More research is needed to protect Ontario's workers from occupational diseases.
April 28th is the International Day of Remembrance, and on this day each year we remember workers who have died on the job or as a result of occupational disease. That number is 1,000 per year, based on workers' compensation statistics from accepted claims. Every year, we mourn the dead and vow to fight for the living. However, many worker deaths from occupational diseases that are not officially recognized make memorializing the dead a complex and often impossible task for surviving families.
“While working underground, I noticed that I kept vomiting blood and other black substances. This could be a result of silicosis. Does the mine have any liability towards me? Could you please look into my case to find out?”
It was December 21, 1967, and when Andrew Tabaka wrote this letter to MP Arnold Peters, he had already been underground at the Kerr-Addison mine in Virginia Town, Ontario, for 11 years. I was spending . Tabaka had left the mine a month earlier due to heart problems, and after receiving a doctor's warning that he “couldn't expect to live more than a year” if he continued mining. He began his vocational training through the Elliot Lake Manpower Center, but soon quit due to his family circumstances and financial difficulties.
Tabaka returned to the mine and wrote to Peters: Kerr-Addison Mine refused to rehire me because of my health condition. ” As the father of six children, Tabaka had to support his family. His family reports that he was a lifelong non-smoker. His life was short. Mr. Tabaka died in August 1970 at the age of 46.
Half a century later, his children still wonder if their father had silicosis and that the heart disease that took his life was linked to the dusty working conditions he faced as a miner. I am wondering if it is related to radiation exposure. His family will never get those answers. Tabaka's medical records were destroyed in accordance with statutory record-keeping requirements and no longer exist. He died without a will, making it difficult for his family to establish the necessary legal authority to access other potential sources, such as past workers' compensation claims. Andrew Tabaka's death will never be counted among the 1,000 Canadian workers who have lost their work-related lives on our annual Remembrance Day.

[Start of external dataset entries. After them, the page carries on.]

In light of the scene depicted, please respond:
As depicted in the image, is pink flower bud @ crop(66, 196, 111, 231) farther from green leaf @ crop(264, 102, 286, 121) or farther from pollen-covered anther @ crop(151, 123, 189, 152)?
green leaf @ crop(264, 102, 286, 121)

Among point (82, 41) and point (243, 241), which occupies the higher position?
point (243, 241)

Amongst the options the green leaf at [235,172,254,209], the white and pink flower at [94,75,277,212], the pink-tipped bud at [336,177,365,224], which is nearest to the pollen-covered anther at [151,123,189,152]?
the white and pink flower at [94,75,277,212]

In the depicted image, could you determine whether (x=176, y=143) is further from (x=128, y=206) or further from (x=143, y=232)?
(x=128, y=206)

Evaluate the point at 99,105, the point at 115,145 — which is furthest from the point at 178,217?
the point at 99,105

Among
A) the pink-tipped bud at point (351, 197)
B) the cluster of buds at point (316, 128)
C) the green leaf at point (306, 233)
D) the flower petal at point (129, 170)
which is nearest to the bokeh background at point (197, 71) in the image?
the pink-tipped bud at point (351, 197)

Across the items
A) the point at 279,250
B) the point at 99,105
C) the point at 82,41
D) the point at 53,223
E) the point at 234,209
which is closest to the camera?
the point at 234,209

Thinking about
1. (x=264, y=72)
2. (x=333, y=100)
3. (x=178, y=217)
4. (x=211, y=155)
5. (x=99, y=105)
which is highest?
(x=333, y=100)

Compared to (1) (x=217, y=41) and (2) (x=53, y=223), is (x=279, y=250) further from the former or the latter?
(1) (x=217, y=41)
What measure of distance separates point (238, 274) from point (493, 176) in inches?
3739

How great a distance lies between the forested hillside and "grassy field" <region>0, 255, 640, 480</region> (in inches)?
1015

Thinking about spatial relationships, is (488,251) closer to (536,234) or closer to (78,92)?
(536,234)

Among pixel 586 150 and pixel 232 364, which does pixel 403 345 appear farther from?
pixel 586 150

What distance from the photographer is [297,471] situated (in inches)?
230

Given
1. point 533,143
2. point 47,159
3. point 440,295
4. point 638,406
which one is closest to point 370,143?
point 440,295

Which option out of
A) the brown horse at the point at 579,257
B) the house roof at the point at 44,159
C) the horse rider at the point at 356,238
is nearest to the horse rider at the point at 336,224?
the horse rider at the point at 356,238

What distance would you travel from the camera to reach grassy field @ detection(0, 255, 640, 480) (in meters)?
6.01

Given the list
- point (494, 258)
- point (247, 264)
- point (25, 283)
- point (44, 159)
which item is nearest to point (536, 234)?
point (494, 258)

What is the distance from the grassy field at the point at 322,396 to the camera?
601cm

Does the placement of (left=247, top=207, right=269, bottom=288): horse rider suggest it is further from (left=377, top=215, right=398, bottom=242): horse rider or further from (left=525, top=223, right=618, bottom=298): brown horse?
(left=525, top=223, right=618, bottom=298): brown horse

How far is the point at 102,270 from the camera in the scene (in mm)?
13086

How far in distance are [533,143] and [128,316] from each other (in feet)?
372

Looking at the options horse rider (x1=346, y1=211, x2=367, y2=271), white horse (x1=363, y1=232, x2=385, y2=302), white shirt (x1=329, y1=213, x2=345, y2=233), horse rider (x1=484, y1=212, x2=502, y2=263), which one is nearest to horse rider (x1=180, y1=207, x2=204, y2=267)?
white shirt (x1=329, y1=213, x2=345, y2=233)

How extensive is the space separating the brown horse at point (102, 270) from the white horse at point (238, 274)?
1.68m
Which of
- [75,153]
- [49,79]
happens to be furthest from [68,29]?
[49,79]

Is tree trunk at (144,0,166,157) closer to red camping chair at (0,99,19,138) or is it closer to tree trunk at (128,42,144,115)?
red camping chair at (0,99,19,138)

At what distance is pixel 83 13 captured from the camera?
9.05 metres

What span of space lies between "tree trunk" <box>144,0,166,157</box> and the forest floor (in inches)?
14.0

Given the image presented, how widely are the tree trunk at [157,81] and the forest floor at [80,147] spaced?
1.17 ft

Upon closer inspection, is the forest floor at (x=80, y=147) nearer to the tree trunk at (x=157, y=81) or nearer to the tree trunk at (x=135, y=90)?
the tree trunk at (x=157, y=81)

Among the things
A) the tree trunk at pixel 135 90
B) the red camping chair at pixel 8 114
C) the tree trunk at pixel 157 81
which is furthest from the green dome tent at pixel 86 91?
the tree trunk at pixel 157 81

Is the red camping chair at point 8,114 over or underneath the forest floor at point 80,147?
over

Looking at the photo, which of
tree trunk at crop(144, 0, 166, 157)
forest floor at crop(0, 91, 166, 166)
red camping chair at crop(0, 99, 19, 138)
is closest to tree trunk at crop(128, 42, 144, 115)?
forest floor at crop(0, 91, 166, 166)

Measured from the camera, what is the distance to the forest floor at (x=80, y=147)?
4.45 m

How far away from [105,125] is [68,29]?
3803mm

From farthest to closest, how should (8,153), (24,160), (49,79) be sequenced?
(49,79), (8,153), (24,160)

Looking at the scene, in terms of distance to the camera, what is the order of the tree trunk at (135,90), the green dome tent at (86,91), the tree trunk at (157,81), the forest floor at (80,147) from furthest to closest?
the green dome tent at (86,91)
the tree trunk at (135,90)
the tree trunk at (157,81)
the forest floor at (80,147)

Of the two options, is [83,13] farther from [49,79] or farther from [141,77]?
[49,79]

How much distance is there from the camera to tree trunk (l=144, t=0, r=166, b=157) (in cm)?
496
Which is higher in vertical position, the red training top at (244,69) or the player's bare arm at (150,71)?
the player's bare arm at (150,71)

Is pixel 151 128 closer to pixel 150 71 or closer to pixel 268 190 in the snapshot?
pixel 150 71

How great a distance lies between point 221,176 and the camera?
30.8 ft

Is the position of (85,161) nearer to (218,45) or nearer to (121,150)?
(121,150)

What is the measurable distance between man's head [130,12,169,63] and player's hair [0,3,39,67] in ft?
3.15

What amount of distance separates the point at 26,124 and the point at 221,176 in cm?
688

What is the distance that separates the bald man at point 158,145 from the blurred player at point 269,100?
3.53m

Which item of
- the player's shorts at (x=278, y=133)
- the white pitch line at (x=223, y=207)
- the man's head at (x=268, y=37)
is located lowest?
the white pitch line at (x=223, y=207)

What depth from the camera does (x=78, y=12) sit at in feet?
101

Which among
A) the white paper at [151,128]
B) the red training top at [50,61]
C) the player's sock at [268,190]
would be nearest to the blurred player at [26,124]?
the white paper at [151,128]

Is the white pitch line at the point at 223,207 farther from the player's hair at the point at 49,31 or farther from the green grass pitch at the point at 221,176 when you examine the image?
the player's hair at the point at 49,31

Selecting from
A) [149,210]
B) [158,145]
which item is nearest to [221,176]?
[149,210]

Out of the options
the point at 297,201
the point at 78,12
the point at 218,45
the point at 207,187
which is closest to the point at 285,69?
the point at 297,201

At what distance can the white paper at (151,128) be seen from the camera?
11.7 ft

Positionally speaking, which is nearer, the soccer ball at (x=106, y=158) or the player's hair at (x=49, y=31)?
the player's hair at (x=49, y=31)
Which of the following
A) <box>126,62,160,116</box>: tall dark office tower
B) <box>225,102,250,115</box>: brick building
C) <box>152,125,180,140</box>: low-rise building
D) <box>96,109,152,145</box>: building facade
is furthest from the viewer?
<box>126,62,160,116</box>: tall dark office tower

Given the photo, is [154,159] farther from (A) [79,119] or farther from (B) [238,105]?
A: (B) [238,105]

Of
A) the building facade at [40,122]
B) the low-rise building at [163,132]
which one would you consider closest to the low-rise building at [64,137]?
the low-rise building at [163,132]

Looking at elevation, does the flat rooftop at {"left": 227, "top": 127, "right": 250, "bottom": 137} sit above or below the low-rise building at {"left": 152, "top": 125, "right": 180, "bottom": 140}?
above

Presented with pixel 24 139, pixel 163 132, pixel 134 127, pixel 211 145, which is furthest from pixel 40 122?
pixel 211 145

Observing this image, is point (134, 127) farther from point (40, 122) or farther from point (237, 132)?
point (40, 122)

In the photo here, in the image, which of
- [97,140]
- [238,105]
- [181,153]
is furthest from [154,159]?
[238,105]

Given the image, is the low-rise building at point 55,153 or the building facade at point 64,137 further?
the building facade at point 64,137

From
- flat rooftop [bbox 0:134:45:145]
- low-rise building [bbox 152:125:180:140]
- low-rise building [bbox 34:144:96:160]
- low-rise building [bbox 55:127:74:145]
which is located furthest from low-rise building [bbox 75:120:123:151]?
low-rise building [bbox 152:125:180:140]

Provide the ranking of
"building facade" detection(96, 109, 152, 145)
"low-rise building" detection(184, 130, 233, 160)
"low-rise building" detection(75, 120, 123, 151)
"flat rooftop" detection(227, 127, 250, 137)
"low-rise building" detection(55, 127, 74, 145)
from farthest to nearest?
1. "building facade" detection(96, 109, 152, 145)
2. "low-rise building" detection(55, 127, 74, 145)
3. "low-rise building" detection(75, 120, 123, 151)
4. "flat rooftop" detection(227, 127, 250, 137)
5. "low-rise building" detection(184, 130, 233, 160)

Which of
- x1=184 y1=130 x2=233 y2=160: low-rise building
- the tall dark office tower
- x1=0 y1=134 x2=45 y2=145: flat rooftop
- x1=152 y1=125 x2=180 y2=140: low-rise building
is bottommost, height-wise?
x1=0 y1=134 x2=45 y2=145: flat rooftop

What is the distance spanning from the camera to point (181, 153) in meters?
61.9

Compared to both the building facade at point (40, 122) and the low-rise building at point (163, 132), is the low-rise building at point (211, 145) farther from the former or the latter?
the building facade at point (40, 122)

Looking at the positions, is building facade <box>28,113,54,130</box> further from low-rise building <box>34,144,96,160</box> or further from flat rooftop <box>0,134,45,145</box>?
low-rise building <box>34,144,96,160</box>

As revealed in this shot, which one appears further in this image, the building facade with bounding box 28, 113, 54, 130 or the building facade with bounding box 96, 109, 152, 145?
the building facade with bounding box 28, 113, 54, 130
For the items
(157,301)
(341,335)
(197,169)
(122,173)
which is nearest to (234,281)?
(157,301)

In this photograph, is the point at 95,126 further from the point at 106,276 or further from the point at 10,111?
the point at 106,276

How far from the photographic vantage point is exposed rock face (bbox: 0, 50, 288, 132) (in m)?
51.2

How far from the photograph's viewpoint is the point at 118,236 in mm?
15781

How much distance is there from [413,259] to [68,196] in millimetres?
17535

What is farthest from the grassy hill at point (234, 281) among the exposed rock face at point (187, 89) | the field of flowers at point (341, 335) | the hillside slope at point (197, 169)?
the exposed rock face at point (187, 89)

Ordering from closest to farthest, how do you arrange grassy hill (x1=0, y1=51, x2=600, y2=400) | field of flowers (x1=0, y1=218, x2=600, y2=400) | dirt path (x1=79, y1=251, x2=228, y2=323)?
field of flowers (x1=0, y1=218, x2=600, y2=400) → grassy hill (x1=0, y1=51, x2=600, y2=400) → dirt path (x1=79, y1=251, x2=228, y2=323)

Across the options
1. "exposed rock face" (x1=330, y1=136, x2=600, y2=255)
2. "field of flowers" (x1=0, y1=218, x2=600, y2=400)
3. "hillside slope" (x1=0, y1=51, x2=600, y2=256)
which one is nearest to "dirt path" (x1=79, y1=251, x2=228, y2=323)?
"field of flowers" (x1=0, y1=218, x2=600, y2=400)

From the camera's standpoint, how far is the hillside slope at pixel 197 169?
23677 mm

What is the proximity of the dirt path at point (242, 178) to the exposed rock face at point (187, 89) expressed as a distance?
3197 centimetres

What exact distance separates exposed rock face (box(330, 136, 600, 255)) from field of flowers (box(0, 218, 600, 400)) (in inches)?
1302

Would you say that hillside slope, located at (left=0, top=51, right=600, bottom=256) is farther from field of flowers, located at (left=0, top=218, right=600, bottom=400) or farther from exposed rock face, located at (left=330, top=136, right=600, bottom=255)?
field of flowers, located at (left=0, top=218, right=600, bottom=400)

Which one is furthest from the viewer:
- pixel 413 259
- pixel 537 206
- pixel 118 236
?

Occupational diseases are insidious in nature, develop slowly and often remain undiagnosed until years after a worker is exposed to toxic substances on the job. This makes it difficult to identify and address workplace illnesses, especially in the absence of comprehensive systems designed to track workplace exposures and monitor worker health.
Occupational diseases are discovered through research. Research relies on data. Data is collected through effort.
We need to spend that effort collecting data so that our research can identify occupational diseases and, in doing so, protect workers. We need to create a comprehensive, national system to document what workers are exposed to on the job and aggregate health effects. For decades, we have failed to do this, leaving sick and dying workers themselves as evidence of the existence of occupational disease.
Efforts to investigate the relationship between what workers are exposed to on the job and the health effects those exposures have on workers simply provide answers and legitimate concerns for families like the Tabakas. In some cases, the purpose is not to provide compensation, but that purpose alone is sufficient. And worth it. There are many families like the Tabakas. Families whose loved ones have become ill or died from exposure to dust, chemicals, fumes, carcinogens, particulates, solvents, and other toxic substances experienced at work. Deaths are rarely investigated to determine workplace connections. Less than 1,000 deaths.
As we fight for answers for fallen workers, we are learning the information we need to protect workers today and tomorrow. Then we may be able to fully mourn the dead.
— Thanks to John and Nicole Tabaka for sharing Andrew's story
Janice Martel is a researcher and occupational health coordinator at the Ontario Occupational Health Clinic for Workers and founder of the McIntyre Powder Project.